Geçen hafta beş eski Merkez Hakem Kurulu (MHK) Başkanı spor basınıyla sohbet düzenliyor. Aralarında en deneyimli hakem ve başkanlardan biri olan Hilmi Ok söz alıyor:
“MHK Başkanı Kuddusi Müftüoğlu’na defalarca haber gönderdik. Hakemlikte işler çok kötü gidiyor, bizleri toplayıp sohbet etsin, diye. Cevap bile gelmedi, dönüp aramadı bile. Ben 84 yaşındayım, herhangi bir beklentim filan yok ve olamaz. Ben bu kadar futbolu bilmeyen, becerisi kıt hakemler görmedim. Sistemi kurtarmak gerek, ne yazık ki, hiç bir şey yapılmıyor.”

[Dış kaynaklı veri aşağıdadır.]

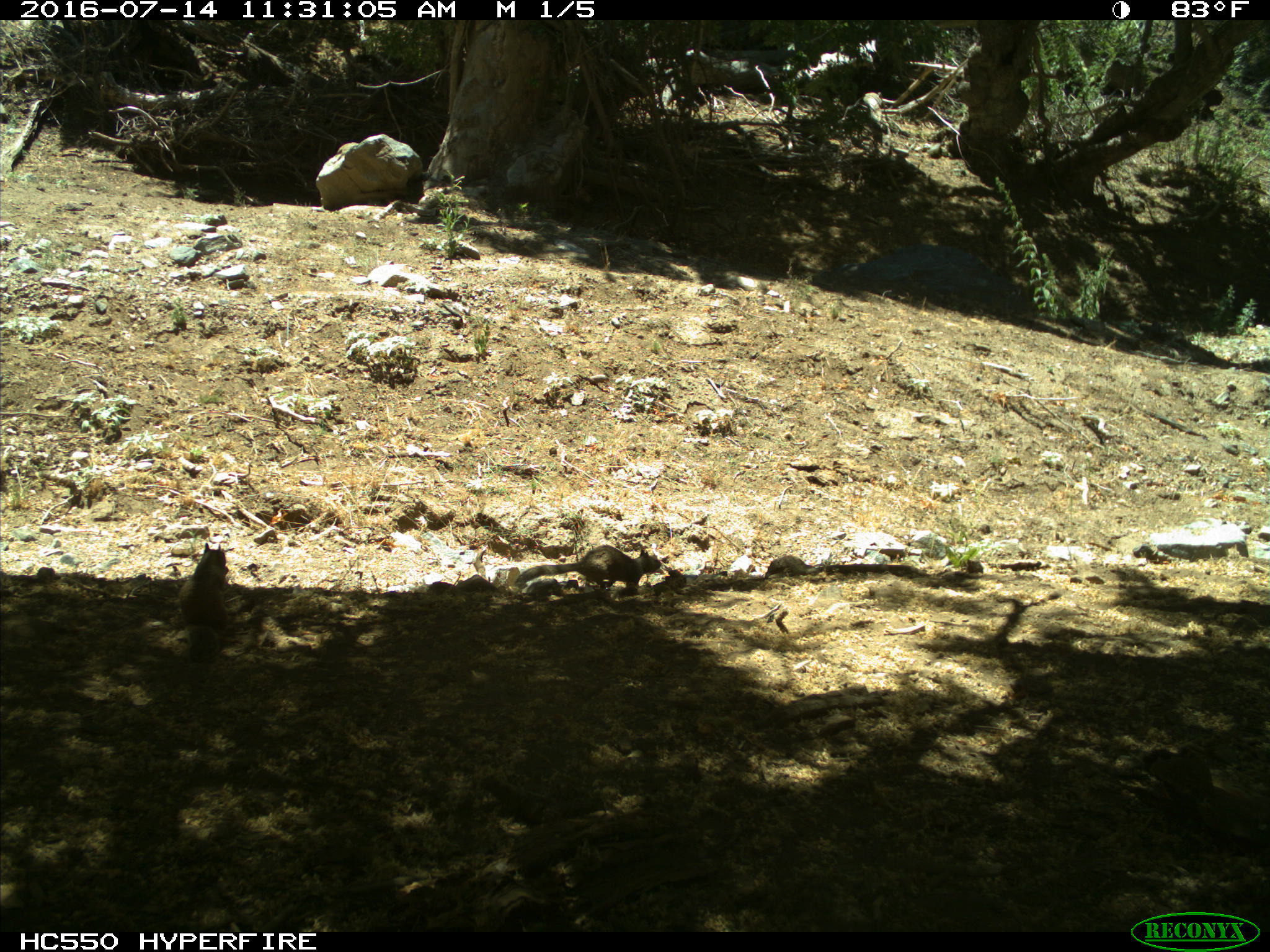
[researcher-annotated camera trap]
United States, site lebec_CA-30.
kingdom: Animalia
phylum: Chordata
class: Mammalia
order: Rodentia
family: Sciuridae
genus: Otospermophilus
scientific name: Otospermophilus beecheyi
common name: california ground squirrel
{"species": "Otospermophilus beecheyi (california ground squirrel)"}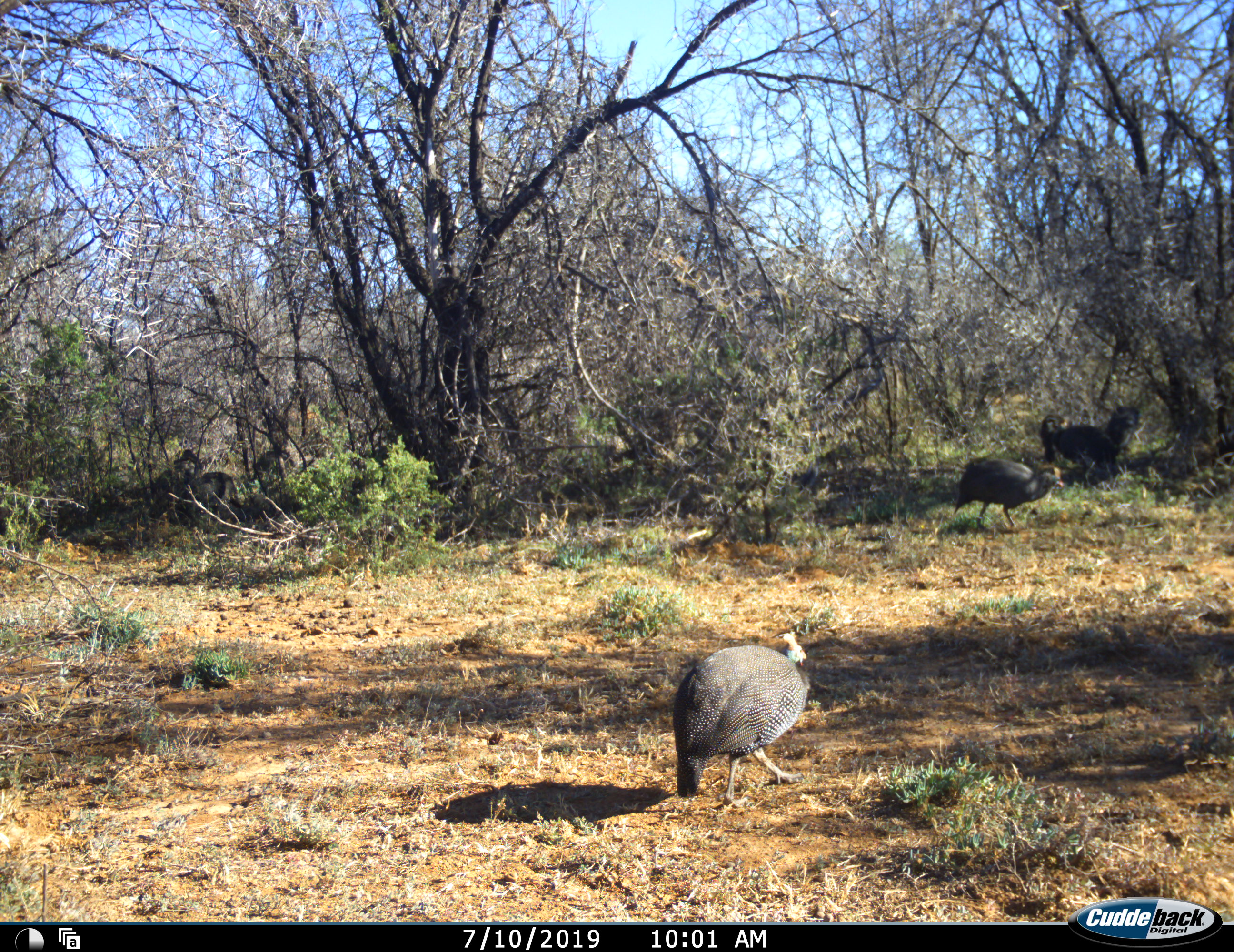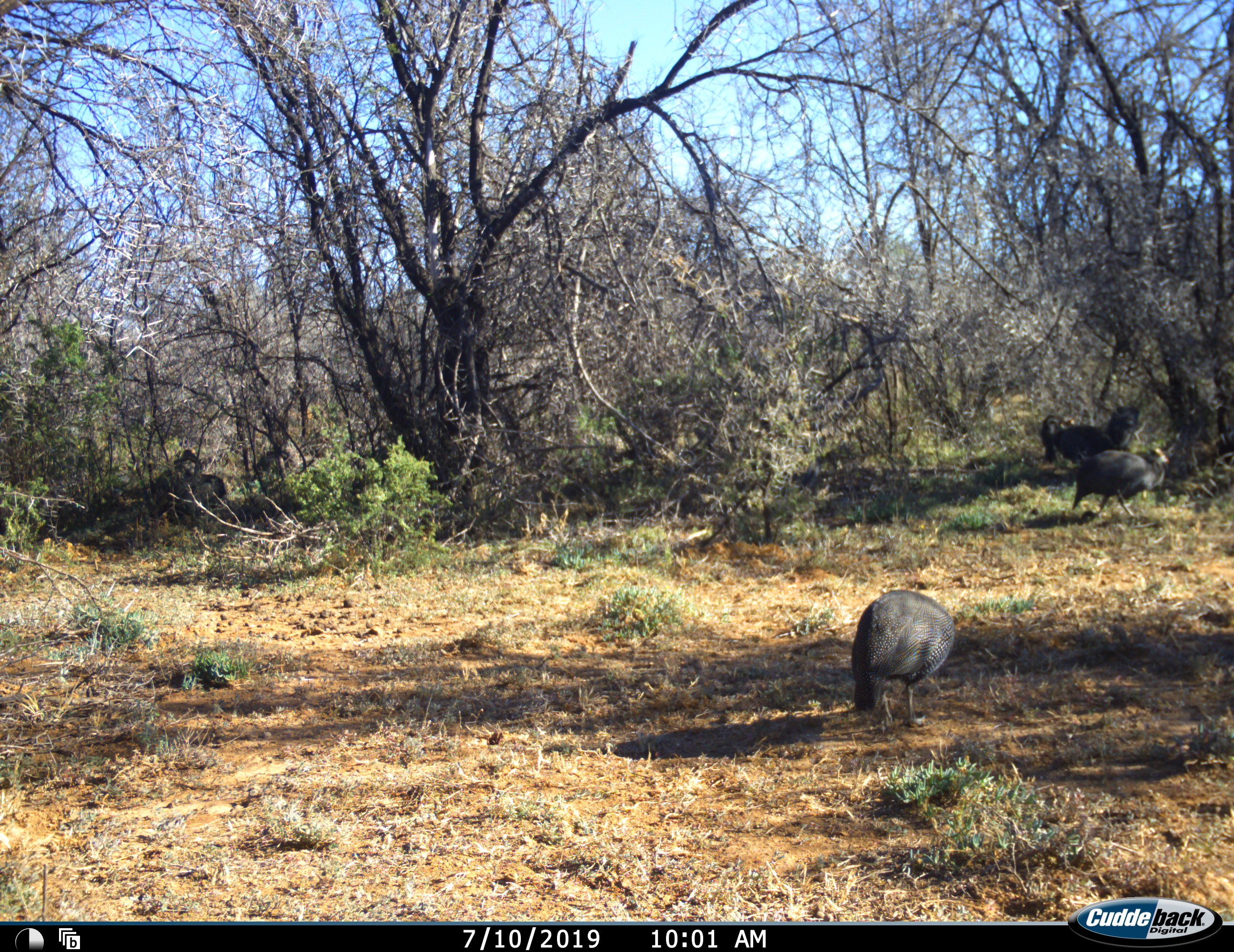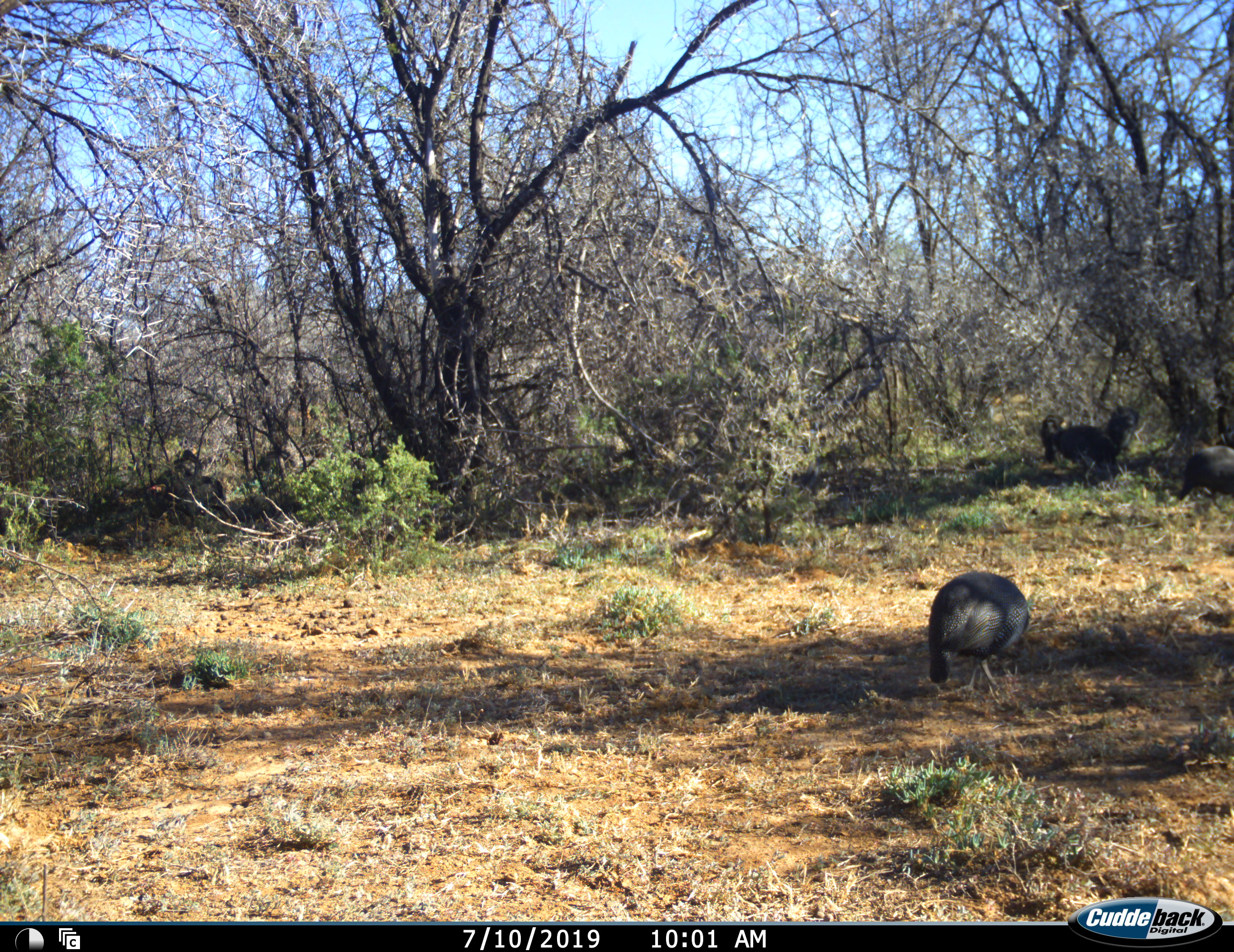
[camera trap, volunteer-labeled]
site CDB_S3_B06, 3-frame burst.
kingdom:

Bir zamanların iyi hakemlerinden Hilmi Ok iyi niyetiyle boşuna çırpınıyor, çünkü pek çok siyasi ve sosyal kurum gibi, “MHK da AKP’nin çiftliği” konumunda.

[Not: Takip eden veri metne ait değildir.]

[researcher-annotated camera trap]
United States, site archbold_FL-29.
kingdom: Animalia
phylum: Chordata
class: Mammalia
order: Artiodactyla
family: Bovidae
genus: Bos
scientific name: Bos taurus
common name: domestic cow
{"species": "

MHK bir başkan ve sekiz üye ile birlikte, dokuz kişiden oluşuyor. MHK’nın şu siciline bakın:
-Başkan Kuddusi Müftüoğlu AKP Alanya Belediye Başkan aday adayı.

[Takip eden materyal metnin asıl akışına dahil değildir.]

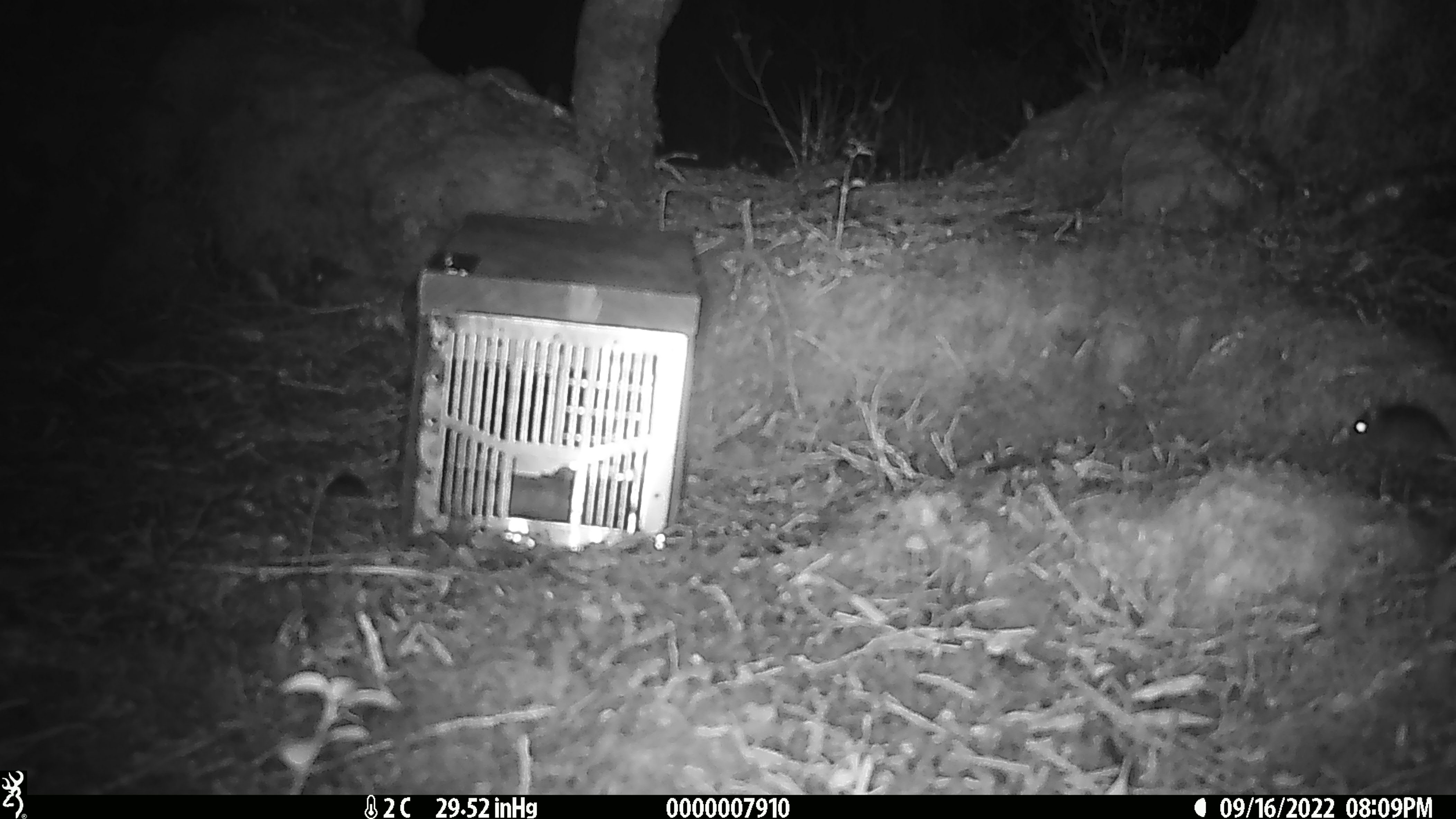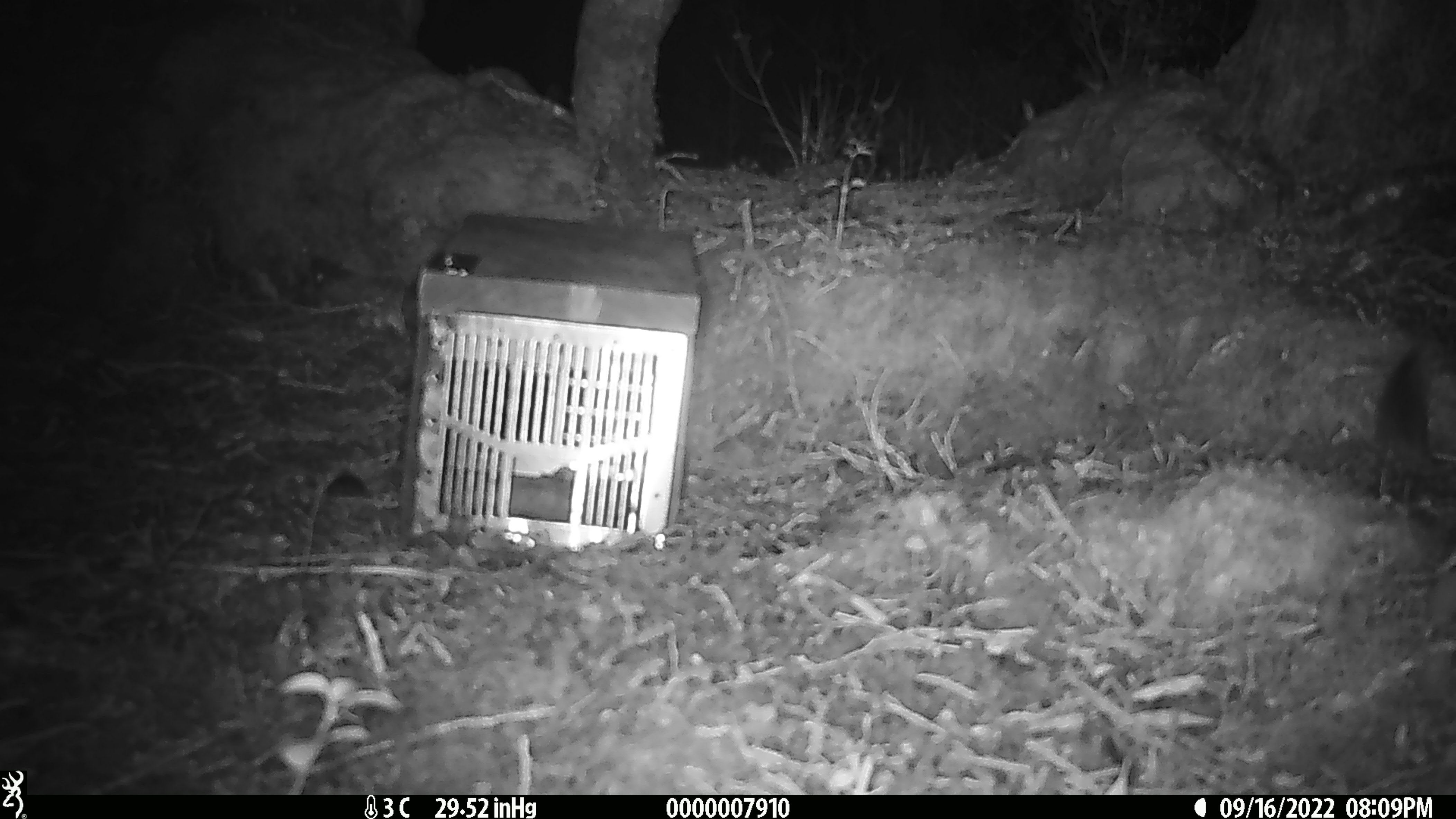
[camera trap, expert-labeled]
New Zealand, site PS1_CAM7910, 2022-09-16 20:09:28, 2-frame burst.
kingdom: Animalia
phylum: Chordata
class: Mammalia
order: Rodentia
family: Muridae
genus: Mus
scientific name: Mus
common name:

-Diğer sekiz üyeden sadece Bünyamin Gezer bilinen bir hakem. Diğerleri hakemlikte iz bırakmayanlar. Bazılarının MHK’ya yine siyasi tercihle seçildiği önü sürülüyor, bazıları hakkında şikayetler var.
MHK bu haliyle oluştuğu zaman spor kamuoyunda büyük tepki topluyor.
Futbolda AKP’nin asıl arka bahçesi Türkiye Futbol Federasyonu. Başkandan üyelerin belirlenmesine kadar Federasyonda AKP baş rolde.
Salih Dursun’un Galatasaray-Trabzonspor maçının skandal hakemi Deniz Ateş Bitnel’e kırmızı kart gösterdiği sahne dünya basınında geniş yer alıyor.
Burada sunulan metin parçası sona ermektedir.